• Records supplied:
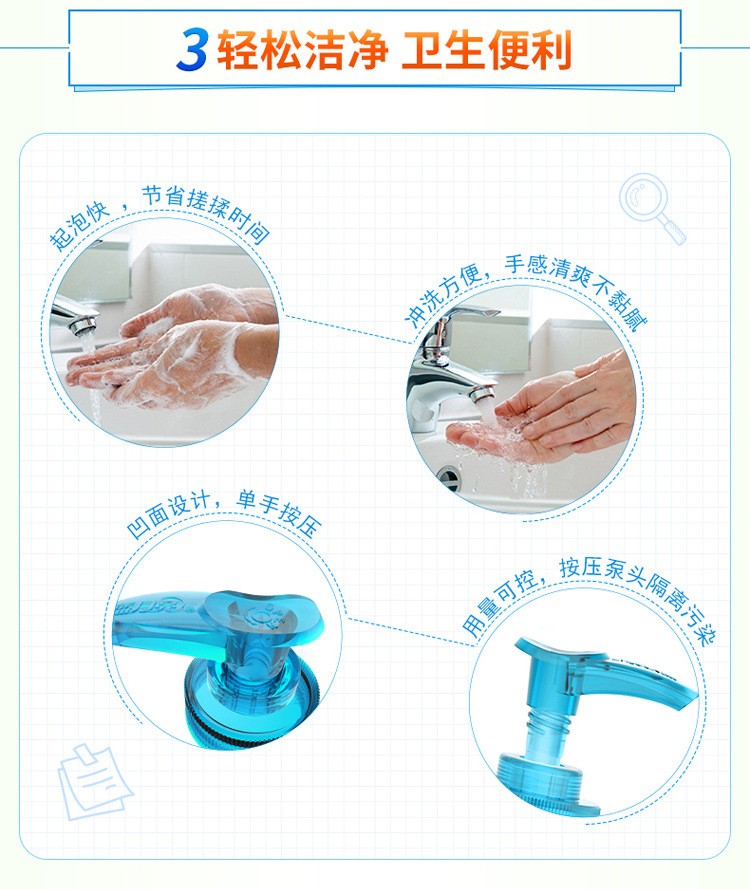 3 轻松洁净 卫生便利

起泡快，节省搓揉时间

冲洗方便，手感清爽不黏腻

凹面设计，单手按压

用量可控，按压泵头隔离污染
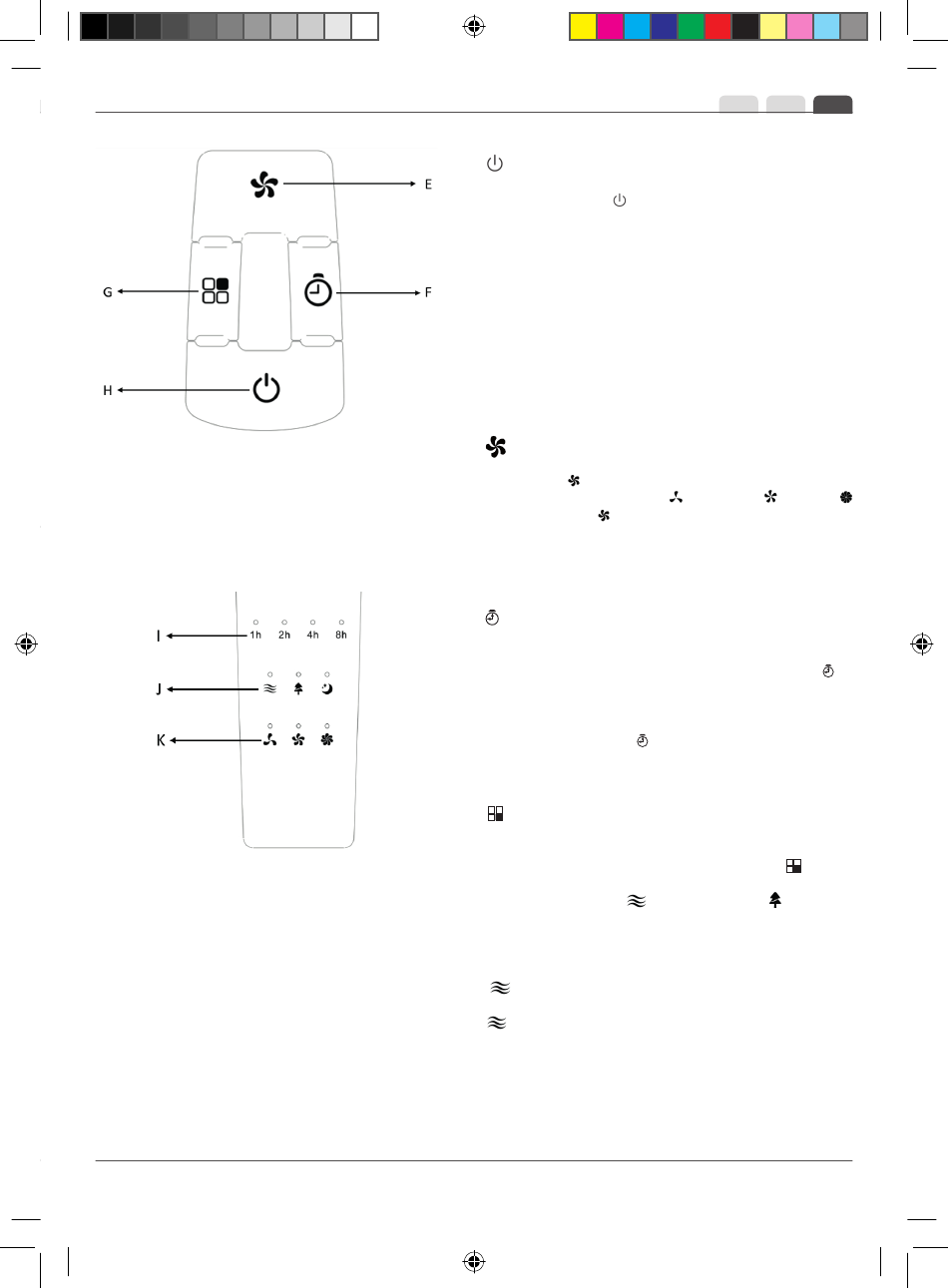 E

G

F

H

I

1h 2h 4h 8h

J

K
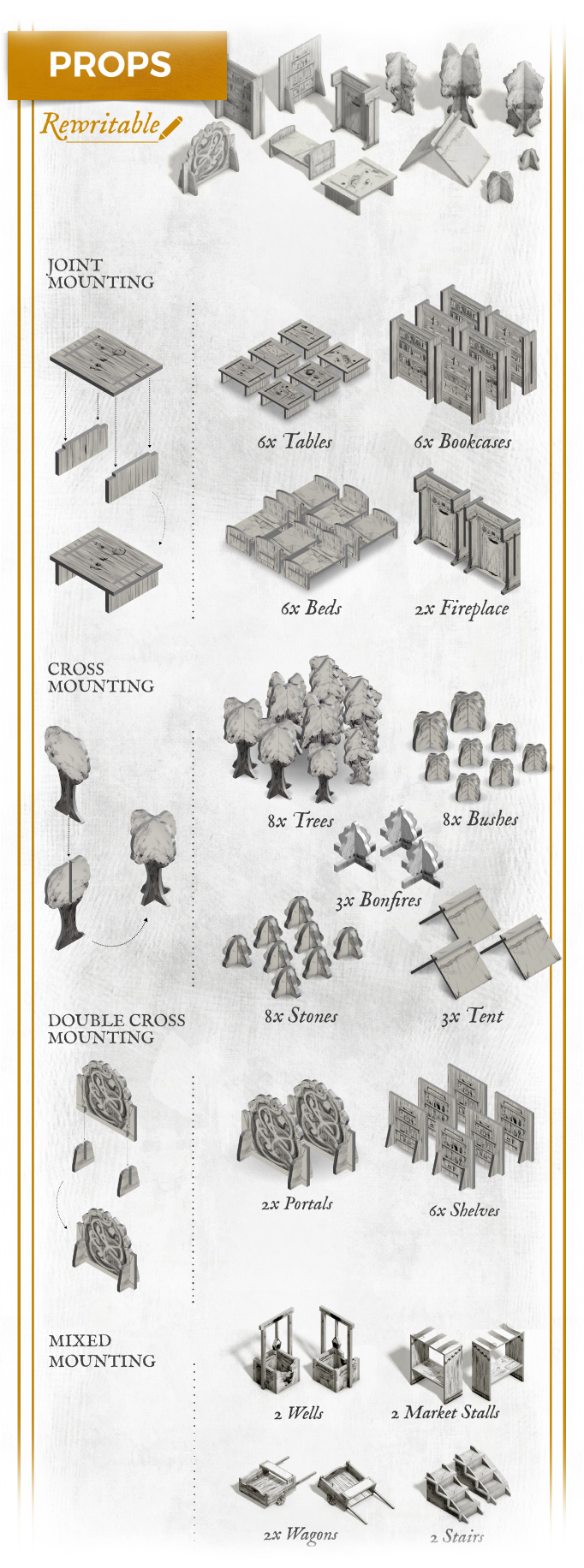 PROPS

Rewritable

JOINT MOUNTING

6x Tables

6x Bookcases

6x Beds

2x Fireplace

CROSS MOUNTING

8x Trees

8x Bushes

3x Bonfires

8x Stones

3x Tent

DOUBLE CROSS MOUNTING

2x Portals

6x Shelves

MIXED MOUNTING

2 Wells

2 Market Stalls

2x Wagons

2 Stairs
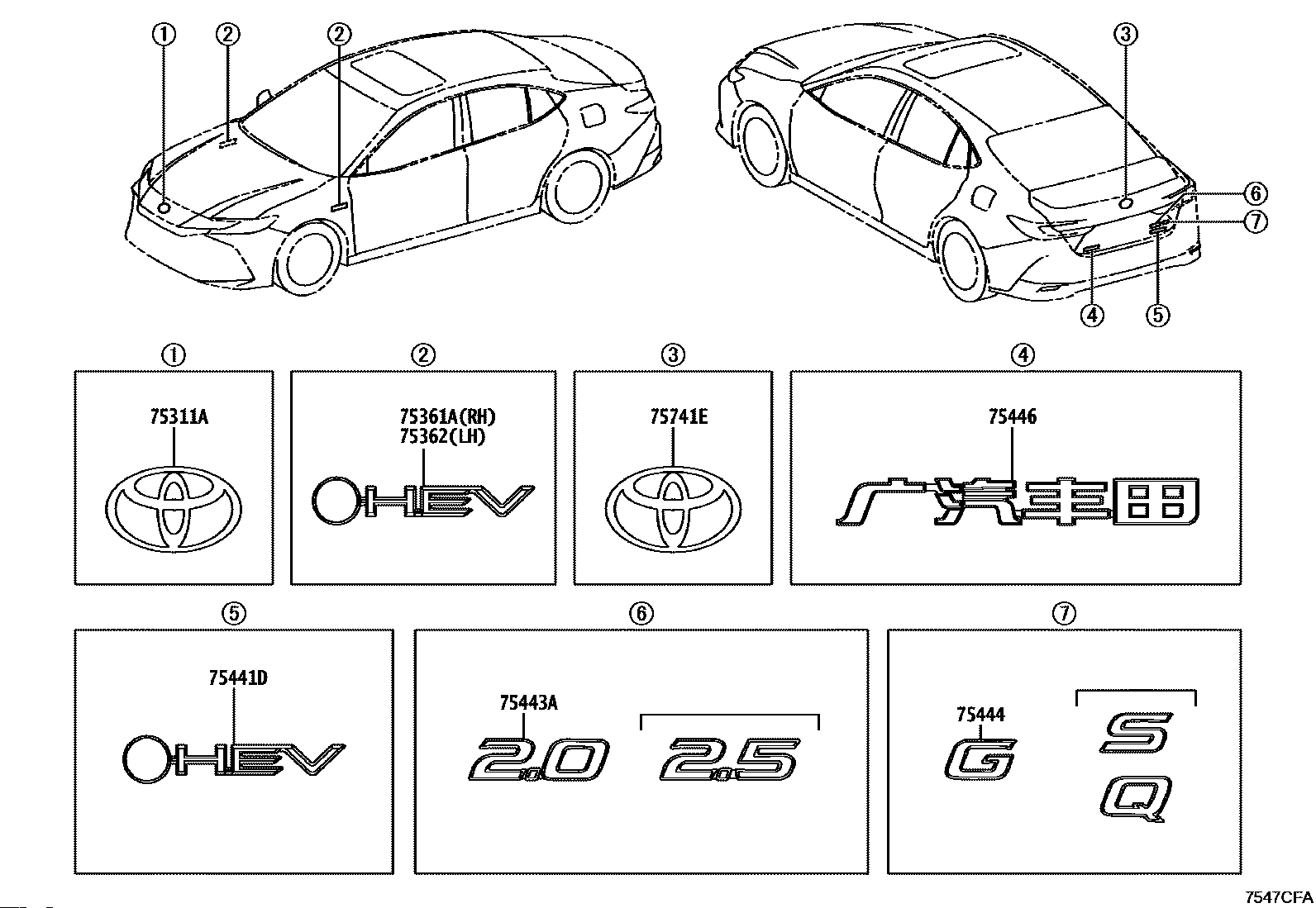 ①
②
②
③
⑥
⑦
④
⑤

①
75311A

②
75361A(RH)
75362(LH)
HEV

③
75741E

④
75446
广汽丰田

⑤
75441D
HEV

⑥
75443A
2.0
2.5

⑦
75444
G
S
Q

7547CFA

• What the task requires:
Print out the whole listing word for word. Leave the pictures out.

• Answer for this exercise:
 3 轻松洁净 卫生便利

起泡快，节省搓揉时间

冲洗方便，手感清爽不黏腻

凹面设计，单手按压

用量可控，按压泵头隔离污染
 E

G

F

H

I

1h 2h 4h 8h

J

K
 PROPS

Rewritable

JOINT MOUNTING

6x Tables

6x Bookcases

6x Beds

2x Fireplace

CROSS MOUNTING

8x Trees

8x Bushes

3x Bonfires

8x Stones

3x Tent

DOUBLE CROSS MOUNTING

2x Portals

6x Shelves

MIXED MOUNTING

2 Wells

2 Market Stalls

2x Wagons

2 Stairs
 ①
②
②
③
⑥
⑦
④
⑤

①
75311A

②
75361A(RH)
75362(LH)
HEV

③
75741E

④
75446
广汽丰田

⑤
75441D
HEV

⑥
75443A
2.0
2.5

⑦
75444
G
S
Q

7547CFA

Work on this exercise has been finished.